TASK DATA:

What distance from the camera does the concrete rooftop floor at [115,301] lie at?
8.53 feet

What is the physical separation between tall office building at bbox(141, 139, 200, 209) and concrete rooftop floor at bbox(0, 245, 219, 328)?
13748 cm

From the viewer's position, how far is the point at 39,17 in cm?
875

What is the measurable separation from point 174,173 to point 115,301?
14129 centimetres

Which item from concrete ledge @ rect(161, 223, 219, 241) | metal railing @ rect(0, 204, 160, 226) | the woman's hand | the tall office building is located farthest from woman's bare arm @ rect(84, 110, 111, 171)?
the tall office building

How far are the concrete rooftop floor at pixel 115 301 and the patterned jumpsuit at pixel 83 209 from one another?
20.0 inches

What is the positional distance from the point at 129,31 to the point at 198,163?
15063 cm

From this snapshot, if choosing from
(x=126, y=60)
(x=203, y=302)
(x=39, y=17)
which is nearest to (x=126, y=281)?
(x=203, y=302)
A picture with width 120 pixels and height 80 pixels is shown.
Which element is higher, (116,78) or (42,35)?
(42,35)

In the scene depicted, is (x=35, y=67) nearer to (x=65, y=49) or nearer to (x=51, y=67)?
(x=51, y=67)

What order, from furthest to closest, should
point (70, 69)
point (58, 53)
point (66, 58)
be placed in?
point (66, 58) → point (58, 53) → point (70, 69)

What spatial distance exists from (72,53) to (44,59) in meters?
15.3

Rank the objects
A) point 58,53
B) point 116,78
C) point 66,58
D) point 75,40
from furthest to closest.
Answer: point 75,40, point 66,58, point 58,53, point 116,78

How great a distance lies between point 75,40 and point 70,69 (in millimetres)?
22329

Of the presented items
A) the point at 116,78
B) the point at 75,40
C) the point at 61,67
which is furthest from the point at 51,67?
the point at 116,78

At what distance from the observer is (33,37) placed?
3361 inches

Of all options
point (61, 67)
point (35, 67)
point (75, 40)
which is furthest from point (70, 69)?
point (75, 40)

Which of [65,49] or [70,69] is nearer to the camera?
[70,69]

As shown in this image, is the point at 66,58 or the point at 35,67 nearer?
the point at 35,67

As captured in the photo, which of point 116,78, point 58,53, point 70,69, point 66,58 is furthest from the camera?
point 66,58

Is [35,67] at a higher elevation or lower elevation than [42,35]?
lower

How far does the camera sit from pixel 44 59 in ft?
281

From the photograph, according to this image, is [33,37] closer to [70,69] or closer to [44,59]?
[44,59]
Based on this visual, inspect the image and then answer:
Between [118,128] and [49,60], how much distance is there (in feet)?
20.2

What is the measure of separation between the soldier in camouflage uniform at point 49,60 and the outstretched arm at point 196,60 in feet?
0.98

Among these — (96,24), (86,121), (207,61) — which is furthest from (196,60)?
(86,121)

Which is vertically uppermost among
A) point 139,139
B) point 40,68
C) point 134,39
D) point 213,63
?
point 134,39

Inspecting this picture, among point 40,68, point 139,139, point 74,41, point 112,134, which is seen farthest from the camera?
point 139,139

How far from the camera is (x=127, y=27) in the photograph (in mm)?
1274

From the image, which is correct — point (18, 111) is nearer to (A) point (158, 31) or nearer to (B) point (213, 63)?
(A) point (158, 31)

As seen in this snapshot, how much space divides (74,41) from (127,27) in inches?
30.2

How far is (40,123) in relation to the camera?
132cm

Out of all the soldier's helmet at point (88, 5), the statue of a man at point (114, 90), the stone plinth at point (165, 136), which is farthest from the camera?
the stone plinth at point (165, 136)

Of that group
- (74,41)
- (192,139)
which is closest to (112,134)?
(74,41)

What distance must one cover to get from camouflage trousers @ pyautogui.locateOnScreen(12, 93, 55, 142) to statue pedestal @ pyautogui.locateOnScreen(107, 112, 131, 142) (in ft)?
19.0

STATED TASK:
Copy every one of the rows above word for word.

RESPONSE:
What distance from the camera does the concrete rooftop floor at [115,301] lie at?
8.53 feet

What is the physical separation between tall office building at bbox(141, 139, 200, 209) and concrete rooftop floor at bbox(0, 245, 219, 328)?
13748 cm

From the viewer's position, how far is the point at 39,17 in cm?
875

What is the measurable separation from point 174,173 to point 115,301?
14129 centimetres

Which item from concrete ledge @ rect(161, 223, 219, 241) | metal railing @ rect(0, 204, 160, 226) | the woman's hand | the tall office building is located farthest from woman's bare arm @ rect(84, 110, 111, 171)?
the tall office building

How far are the concrete rooftop floor at pixel 115 301 and the patterned jumpsuit at pixel 83 209 from one another?
20.0 inches

What is the positional distance from the point at 129,31 to the point at 198,163?
15063 cm

From this snapshot, if choosing from
(x=126, y=60)
(x=203, y=302)
(x=39, y=17)
which is nearest to (x=126, y=281)?
(x=203, y=302)
A picture with width 120 pixels and height 80 pixels is shown.
Which element is higher, (116,78) or (42,35)?
(42,35)

In the scene depicted, is (x=35, y=67) nearer to (x=65, y=49) or nearer to (x=51, y=67)?
(x=51, y=67)

What order, from furthest to closest, should
point (70, 69)
point (58, 53)
point (66, 58)
be placed in?
point (66, 58) → point (58, 53) → point (70, 69)

What spatial distance exists from (72,53) to (44,59) in meters?
15.3

Rank the objects
A) point 58,53
B) point 116,78
C) point 66,58
D) point 75,40
from furthest to closest.
Answer: point 75,40, point 66,58, point 58,53, point 116,78

How great a distance lies between point 75,40 and point 70,69 (in millimetres)?
22329

Of the presented items
A) the point at 116,78
B) the point at 75,40
C) the point at 61,67
which is furthest from the point at 51,67?
the point at 116,78

At what distance from the observer is (33,37) placed?
3361 inches

Of all options
point (61, 67)
point (35, 67)
point (75, 40)
which is furthest from point (70, 69)?
point (75, 40)

Which of [65,49] or [70,69] is nearer to the camera?
[70,69]

As shown in this image, is the point at 66,58 or the point at 35,67 nearer?
the point at 35,67

As captured in the photo, which of point 116,78, point 58,53, point 70,69, point 66,58 is furthest from the camera?
point 66,58

Is [35,67] at a higher elevation or lower elevation than [42,35]?
lower

How far does the camera sit from pixel 44 59 in ft?
281

From the photograph, according to this image, is [33,37] closer to [70,69] or closer to [44,59]?
[44,59]
Based on this visual, inspect the image and then answer:
Between [118,128] and [49,60], how much distance is there (in feet)?
20.2

What is the measure of separation between the soldier in camouflage uniform at point 49,60 and the outstretched arm at point 196,60 in feet?
0.98

Among these — (96,24), (86,121), (207,61) — which is furthest from (196,60)?
(86,121)

Which is vertically uppermost among
A) point 139,139
B) point 40,68
C) point 134,39
D) point 213,63
?
point 134,39

Inspecting this picture, among point 40,68, point 139,139, point 74,41, point 112,134, which is seen farthest from the camera?
point 139,139

How far from the camera is (x=127, y=27) in the photograph (in mm)?
1274

From the image, which is correct — point (18, 111) is nearer to (A) point (158, 31) or nearer to (B) point (213, 63)?
(A) point (158, 31)

As seen in this snapshot, how much space divides (74,41) from (127,27) in inches?
30.2

How far is (40,123) in relation to the camera?
132cm

Out of all the soldier's helmet at point (88, 5), the statue of a man at point (114, 90), the stone plinth at point (165, 136), which is farthest from the camera?
the stone plinth at point (165, 136)

Of that group
- (74,41)
- (192,139)
which is closest to (112,134)?
(74,41)

What distance must one cover to get from camouflage trousers @ pyautogui.locateOnScreen(12, 93, 55, 142) to statue pedestal @ pyautogui.locateOnScreen(107, 112, 131, 142) (in ft)?
19.0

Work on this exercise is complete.